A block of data
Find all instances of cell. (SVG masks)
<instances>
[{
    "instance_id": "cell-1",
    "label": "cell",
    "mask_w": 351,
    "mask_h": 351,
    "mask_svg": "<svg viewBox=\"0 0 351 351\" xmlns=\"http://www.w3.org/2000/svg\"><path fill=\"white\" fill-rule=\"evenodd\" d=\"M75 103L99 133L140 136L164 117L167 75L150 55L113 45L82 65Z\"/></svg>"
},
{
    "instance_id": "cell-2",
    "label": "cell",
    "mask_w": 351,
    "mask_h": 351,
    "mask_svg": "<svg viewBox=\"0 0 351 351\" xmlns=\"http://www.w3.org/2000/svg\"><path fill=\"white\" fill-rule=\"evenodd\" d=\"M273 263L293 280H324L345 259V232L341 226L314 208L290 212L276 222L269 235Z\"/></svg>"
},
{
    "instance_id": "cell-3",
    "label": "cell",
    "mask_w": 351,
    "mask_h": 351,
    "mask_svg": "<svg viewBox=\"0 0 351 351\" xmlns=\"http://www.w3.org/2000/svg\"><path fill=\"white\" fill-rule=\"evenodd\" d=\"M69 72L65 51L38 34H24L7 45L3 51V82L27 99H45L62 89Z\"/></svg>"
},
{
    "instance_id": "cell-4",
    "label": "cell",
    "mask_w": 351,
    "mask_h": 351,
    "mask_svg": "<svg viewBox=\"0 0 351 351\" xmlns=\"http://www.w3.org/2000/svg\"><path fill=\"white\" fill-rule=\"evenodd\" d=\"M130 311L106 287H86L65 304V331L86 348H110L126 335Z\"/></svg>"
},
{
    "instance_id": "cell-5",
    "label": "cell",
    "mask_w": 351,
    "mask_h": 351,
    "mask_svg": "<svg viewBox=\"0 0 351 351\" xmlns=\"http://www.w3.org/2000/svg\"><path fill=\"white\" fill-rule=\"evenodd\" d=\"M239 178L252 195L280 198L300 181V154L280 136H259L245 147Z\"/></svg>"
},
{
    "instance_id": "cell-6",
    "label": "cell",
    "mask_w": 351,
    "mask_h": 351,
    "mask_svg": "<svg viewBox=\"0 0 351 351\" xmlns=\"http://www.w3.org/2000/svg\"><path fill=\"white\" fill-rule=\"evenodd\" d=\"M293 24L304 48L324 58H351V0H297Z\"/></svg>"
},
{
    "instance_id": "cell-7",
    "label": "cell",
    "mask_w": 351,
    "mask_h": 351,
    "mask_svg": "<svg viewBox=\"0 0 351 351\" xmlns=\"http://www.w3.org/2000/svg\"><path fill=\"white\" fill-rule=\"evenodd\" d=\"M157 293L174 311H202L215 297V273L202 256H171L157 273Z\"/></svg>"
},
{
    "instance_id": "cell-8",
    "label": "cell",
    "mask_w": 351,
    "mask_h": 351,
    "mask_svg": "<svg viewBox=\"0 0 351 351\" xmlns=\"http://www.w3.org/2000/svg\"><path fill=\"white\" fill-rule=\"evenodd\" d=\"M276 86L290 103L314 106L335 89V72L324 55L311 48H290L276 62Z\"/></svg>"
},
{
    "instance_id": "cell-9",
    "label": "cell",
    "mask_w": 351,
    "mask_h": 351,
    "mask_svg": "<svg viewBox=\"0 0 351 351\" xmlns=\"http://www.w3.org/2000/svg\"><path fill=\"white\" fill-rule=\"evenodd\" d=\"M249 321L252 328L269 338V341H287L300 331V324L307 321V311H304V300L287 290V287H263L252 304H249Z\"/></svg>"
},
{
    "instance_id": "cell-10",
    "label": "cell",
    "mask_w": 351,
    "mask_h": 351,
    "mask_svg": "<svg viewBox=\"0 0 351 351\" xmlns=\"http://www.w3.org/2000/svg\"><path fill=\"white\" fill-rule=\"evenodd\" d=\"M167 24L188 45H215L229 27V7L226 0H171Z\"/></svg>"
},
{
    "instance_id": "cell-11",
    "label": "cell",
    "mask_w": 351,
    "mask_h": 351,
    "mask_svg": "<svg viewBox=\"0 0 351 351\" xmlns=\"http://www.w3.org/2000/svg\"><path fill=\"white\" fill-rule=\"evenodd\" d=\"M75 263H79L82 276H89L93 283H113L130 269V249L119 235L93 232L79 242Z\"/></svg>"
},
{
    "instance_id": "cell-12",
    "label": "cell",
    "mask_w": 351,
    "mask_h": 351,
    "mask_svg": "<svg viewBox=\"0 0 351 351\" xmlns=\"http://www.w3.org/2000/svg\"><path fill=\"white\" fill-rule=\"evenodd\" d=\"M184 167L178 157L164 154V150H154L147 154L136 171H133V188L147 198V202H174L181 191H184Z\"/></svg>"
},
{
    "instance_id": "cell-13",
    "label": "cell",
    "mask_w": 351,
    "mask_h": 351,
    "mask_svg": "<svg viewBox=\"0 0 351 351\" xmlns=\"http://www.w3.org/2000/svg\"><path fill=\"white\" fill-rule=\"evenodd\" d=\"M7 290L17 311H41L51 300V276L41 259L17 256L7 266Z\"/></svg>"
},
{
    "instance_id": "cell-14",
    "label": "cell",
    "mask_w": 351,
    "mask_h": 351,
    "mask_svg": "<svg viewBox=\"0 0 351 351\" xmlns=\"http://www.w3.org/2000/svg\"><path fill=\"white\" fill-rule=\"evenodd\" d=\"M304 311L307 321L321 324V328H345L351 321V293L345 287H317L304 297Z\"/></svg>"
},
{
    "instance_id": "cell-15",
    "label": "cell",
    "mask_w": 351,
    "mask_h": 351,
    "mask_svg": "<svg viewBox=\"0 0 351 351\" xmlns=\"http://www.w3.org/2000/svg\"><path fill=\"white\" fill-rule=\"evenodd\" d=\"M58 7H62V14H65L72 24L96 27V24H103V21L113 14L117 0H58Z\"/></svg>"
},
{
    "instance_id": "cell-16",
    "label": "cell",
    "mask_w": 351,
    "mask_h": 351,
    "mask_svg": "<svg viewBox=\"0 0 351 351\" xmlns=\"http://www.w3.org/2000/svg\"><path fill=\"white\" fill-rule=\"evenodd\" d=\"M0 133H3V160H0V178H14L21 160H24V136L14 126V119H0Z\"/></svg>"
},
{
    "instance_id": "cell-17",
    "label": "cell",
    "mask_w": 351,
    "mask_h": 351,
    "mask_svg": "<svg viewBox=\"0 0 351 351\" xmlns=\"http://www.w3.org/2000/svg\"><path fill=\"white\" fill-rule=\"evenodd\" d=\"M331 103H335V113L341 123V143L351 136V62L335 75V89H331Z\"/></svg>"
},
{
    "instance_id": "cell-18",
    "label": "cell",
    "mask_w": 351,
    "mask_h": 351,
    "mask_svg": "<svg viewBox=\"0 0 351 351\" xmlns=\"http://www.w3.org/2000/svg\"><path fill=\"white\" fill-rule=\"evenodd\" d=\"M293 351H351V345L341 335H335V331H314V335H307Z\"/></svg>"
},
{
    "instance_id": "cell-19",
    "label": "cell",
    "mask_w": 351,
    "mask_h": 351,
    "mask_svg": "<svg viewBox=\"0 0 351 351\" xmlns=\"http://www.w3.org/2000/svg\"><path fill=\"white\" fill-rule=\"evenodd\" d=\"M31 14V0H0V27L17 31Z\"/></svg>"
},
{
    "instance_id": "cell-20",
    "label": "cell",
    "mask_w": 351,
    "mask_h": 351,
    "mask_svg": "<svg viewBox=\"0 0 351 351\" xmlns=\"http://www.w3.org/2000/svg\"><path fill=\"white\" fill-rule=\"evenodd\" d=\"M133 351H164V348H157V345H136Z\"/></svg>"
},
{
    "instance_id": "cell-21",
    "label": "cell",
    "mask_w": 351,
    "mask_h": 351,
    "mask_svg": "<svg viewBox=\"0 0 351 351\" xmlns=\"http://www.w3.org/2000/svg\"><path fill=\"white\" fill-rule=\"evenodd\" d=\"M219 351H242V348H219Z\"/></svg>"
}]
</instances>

# TASK OBJECTIVE:
Gather every line of the rows above that contains the string "instances". Case counts.

# REPLY TO THE EXERCISE:
Find all instances of cell. (SVG masks)
<instances>
</instances>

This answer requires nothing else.